*Requests*
• a. Repeat the passage of the forum thread about the 747, starting at "Last edited by: No" and ending at "were utmost professionals.".
• b. In the forum thread about the 747, what did the plane on the Rio/Paris flight around 1999 have upstairs?
• c. Write the next part of the forum thread about the 747, continuing after its final sentence.

*Document passage*
When did they become the norm on planes? About 2008 or thereabouts?

I think the first 747 I went on was in Paris in about 75.

The best 747 I went on was in about 1999 Rio/Paris - the plane had a proper bar with stools upstairs and smoking was allowed. I was still a smoker at the time.
 Goodbye Jumbo - Zero

>> The best 747 I went on was in about 1999 Rio/Paris - the plane had
>> a proper bar with stools upstairs and smoking was allowed. I was still a smoker
>> at the time.

Last time I smoked on a jumbo, i think was in 1990, BA 149 to KL (changed there for Malaysian Airways to Perth WA)

I always remember that flight, a month later the same flight got trapped in Kuwait when Gulf war 1 broke out.
 Goodbye Jumbo - bathtub tom
The last time I smoked on a 'plane was in a 1-11. I used to smoke a pipe, but IIRC that was banned, so I had to scrounge a fag off a family member.
 Goodbye Jumbo - No FM2R
>> it was like stepping into a very British private members club

*exactly* that.

It was like an oasis of civilisation, wherever I'd been and whatever I'd been doing. I used to find walking onto that plane quite emotional, in a stress releasing sort of way.
Last edited by: No FM2R on Fri 17 Jul 20 at 21:04
 Goodbye Jumbo - zippy
The only 747s that I flew on were a couple of Virgins to Florida. The crew were super attentive on the way back when the lad became unwell and a divert was being discussed - not by us but by the crew.

With BA, I got upgraded on a 777 to business class because I was nice to the desk clerk who had just been harangued by a young couple in front of me. Lovely experience with lots of attention from the hostesses.

Was also on a BA plane at Chicago when we had to deplane because of a passenger and his wish to disembark before takeoff, after the doors were closed.

Bomb sniffing dogs arrived and searched the aircraft.

As ever, the crew were utmost professionals.

Not managed to get on a 787 Dreamliner yet or an Airbus A380 but Miss Z has and said the Dreamliner was plush. She said the Etihad crew were incredibly attentive especially to a lone female traveller.

Items listed in a dataset

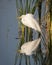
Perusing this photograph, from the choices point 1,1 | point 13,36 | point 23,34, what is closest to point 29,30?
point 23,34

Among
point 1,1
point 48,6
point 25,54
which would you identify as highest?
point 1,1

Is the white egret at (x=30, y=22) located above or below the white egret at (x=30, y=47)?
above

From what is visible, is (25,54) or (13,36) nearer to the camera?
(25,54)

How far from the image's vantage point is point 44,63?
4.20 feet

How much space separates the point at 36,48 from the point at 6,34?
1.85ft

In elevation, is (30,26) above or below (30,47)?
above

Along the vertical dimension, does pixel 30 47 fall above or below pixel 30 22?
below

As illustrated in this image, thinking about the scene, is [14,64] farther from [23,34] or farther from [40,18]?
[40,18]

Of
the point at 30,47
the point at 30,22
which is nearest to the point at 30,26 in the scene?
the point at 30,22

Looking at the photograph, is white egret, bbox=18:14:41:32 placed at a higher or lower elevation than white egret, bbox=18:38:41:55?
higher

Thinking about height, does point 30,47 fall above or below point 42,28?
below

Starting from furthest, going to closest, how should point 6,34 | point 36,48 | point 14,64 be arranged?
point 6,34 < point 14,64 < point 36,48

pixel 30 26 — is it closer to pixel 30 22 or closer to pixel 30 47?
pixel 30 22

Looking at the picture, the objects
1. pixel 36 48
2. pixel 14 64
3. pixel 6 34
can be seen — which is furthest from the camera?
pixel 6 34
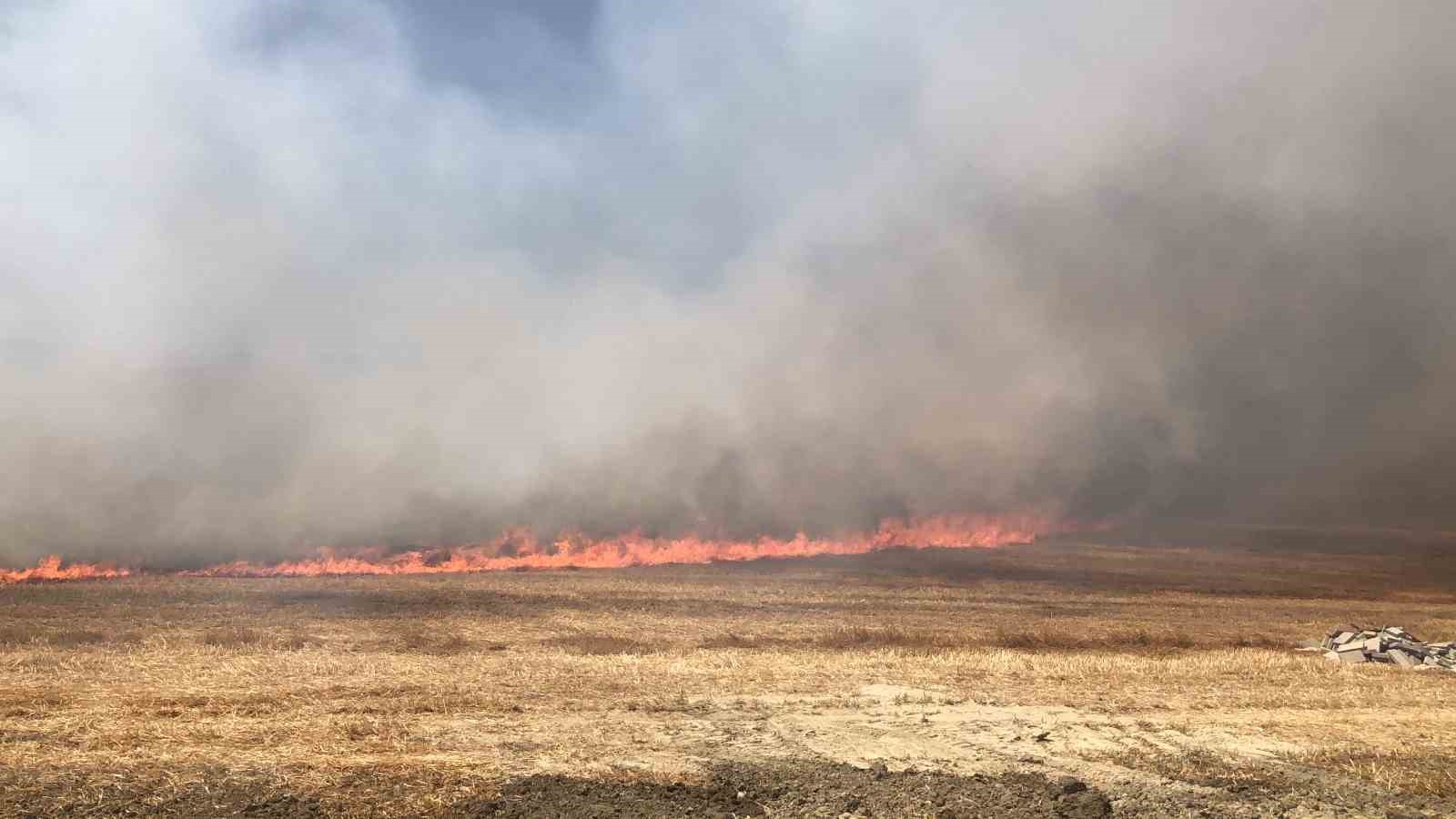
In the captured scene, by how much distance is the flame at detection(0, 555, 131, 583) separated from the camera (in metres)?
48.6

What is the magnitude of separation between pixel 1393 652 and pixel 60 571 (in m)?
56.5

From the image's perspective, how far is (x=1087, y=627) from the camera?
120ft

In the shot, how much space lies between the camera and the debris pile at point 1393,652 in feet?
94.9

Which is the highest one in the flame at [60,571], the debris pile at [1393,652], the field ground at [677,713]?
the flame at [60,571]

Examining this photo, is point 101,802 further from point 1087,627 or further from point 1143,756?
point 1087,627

*Per-task answers*
• a.
Last edited by: No FM2R on Fri 17 Jul 20 at 21:04
 Goodbye Jumbo - zippy
The only 747s that I flew on were a couple of Virgins to Florida. The crew were super attentive on the way back when the lad became unwell and a divert was being discussed - not by us but by the crew.

With BA, I got upgraded on a 777 to business class because I was nice to the desk clerk who had just been harangued by a young couple in front of me. Lovely experience with lots of attention from the hostesses.

Was also on a BA plane at Chicago when we had to deplane because of a passenger and his wish to disembark before takeoff, after the doors were closed.

Bomb sniffing dogs arrived and searched the aircraft.

As ever, the crew were utmost professionals.

• b. A proper bar with stools.

• c.
 Goodbye Jumbo - legacylad
When I visited my California friends I flew from Amsterdam with either Delta or KLM. Ports of entrance with the former being Seattle, Portland or Salt Lake. The latter was LA which I used twice...KLM operated old 747s on that route. I don’t think they do now.
Always cattle class for me...I chose the cheapest of those options every time. Never got an upgrade, despite trying by dressing smartly and being extremely courteous at the check in desk.
 Goodbye Jumbo - Bromptonaut
>> When I visited my California friends I flew from Amsterdam with either Delta or KLM.
>> Ports of entrance with the former being Seattle, Portland or Salt Lake. The latter was
>> LA which I used twice...KLM operated old 747s on that route. I don’t think they
>> do now.

I think KLM has withdrawn all its passenger 747s but they probably still have some configured for freight. I think the model will remain in service for a long time as a cargo plane and would not be surprised if some of BA's machines are converted though the fact that they're elderly frames with high hours/cycles will be against them as candidates for such a rebuild.

I think quite simply that the seat mile costs of a 747 are so much greater than a 777, Dreamliner or A350 that once there are no longer routes where they can be filled to the gunwales they're dead in the water for passenger service.

Doesn't look too good for the A380 either, nor the other remaining 4 jet, the A340.
 Goodbye Jumbo - Falkirk Bairn
Only once on a 747

Long story - booked Middle East to London, non-stop BOAC VC10 in 1971.
BOAC cabin staff on strike.

Instead of non-stop 8 hr flight it was 30+hours
Jeddah, stop, Cairo change airline to Athens. Change airline to Munich, change airline to Frankfurt. Change airline Pan AM 747 to London. BEA London to Glasgow although I was going to Edinburgh.

Complained, fobbed off by BOAC, not their fault, it was a strike.

Flying 2/3 x per month for 30 years I flew BA on the odd occasion when there was no altenative.

I do no go back to companies - cars, insurance, airlines etc that short change / overcharge etc that fail to deliver

£210 ticket = £3,000 today so really poor service for what was a lot of money.
 Goodbye Jumbo - No FM2R
>>I do no go back to companies - cars, insurance, airlines etc that short change / overcharge etc that fail to deliver

Unless you've never screwed up and failed to deliver that's a pretty risky approach to take. You run the risk of both wives and bosses following the same approach.
 Goodbye Jumbo - Zero
Ryan Air would have left you there, and not refunded your money. Anyway, why worry, big blue was paying.
Last edited by: VxFan on Sun 19 Jul 20 at 04:10
 Goodbye Jumbo - Falkirk Bairn
>>Anyway, why worry, big blue was paying.

It was my own money in 1971. An extra trip home!
 Goodbye Jumbo - Zero

>> Not managed to get on a 787 Dreamliner yet

An incredibly quiet and smooth plane, bit lacking in bogs tho.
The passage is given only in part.